Request
Write out every item below character for character, and leave the pictures out of your answer.

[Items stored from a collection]

▬▬▬▬▬▬▬▬▬▬

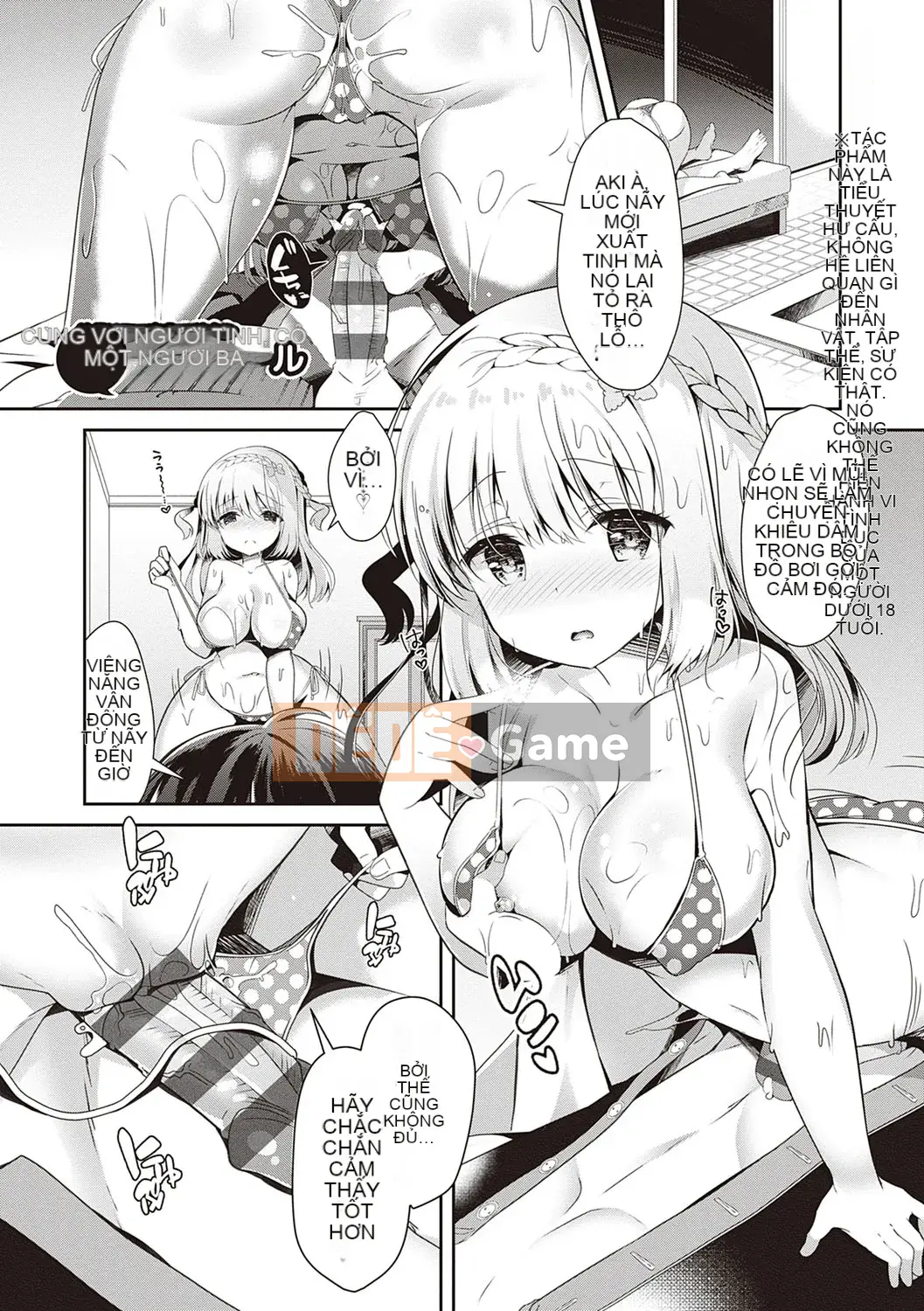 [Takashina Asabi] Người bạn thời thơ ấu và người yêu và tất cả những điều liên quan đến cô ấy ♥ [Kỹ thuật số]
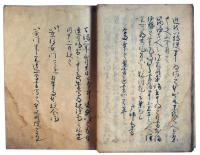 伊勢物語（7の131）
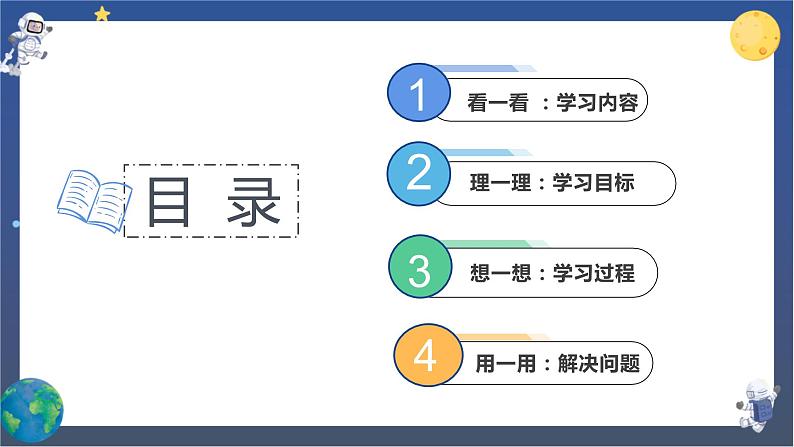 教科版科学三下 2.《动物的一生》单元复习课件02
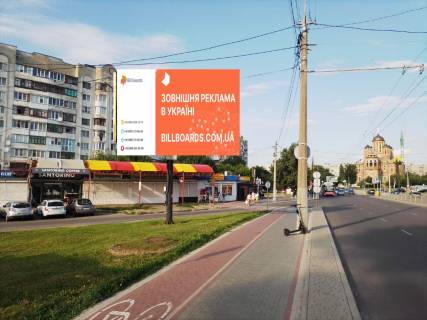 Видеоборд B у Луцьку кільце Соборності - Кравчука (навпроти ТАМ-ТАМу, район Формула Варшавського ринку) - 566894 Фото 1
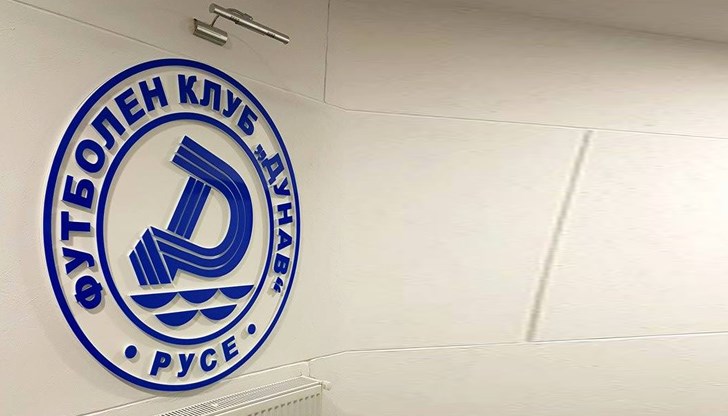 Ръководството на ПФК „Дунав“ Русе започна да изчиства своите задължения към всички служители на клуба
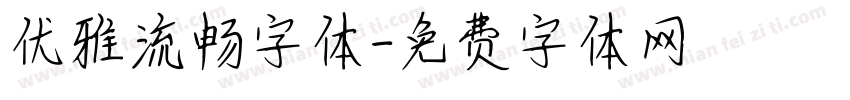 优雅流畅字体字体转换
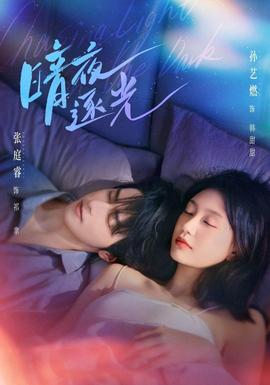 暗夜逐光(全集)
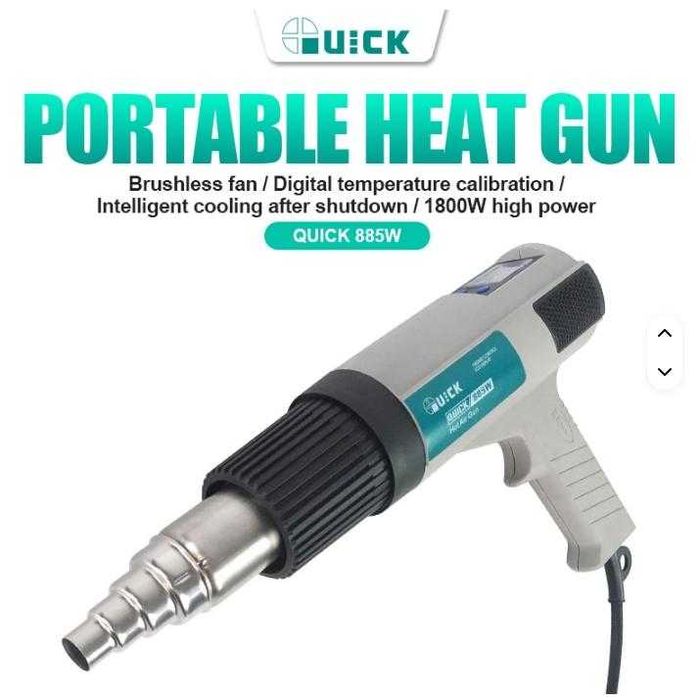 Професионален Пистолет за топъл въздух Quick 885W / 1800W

▬▬▬▬▬▬▬▬▬▬

Answer to the problem
 [Takashina Asabi] Người bạn thời thơ ấu và người yêu và tất cả những điều liên quan đến cô ấy ♥ [Kỹ thuật số]
 伊勢物語（7の131）
 教科版科学三下 2.《动物的一生》单元复习课件02
 Видеоборд B у Луцьку кільце Соборності - Кравчука (навпроти ТАМ-ТАМу, район Формула Варшавського ринку) - 566894 Фото 1
 Ръководството на ПФК „Дунав“ Русе започна да изчиства своите задължения към всички служители на клуба
 优雅流畅字体字体转换
 暗夜逐光(全集)
 Професионален Пистолет за топъл въздух Quick 885W / 1800W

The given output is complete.